- Opening Delimiter -
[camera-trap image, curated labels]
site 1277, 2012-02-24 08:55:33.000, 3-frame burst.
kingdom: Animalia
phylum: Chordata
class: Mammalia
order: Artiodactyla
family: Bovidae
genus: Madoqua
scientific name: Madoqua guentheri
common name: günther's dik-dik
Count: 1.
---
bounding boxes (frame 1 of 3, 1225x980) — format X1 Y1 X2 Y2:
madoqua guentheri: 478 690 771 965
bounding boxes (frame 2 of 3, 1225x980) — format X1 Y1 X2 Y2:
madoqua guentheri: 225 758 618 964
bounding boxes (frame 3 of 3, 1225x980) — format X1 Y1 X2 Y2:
- Closing Delimiter -
→ What you should do
What is wanted is an exact repeat of the lines from the one with "genus: Madoqua" through the last line of the listing above, and no other text.

→ Exercise result
genus: Madoqua
scientific name: Madoqua guentheri
common name: günther's dik-dik
Count: 1.
---
bounding boxes (frame 1 of 3, 1225x980) — format X1 Y1 X2 Y2:
madoqua guentheri: 478 690 771 965
bounding boxes (frame 2 of 3, 1225x980) — format X1 Y1 X2 Y2:
madoqua guentheri: 225 758 618 964
bounding boxes (frame 3 of 3, 1225x980) — format X1 Y1 X2 Y2:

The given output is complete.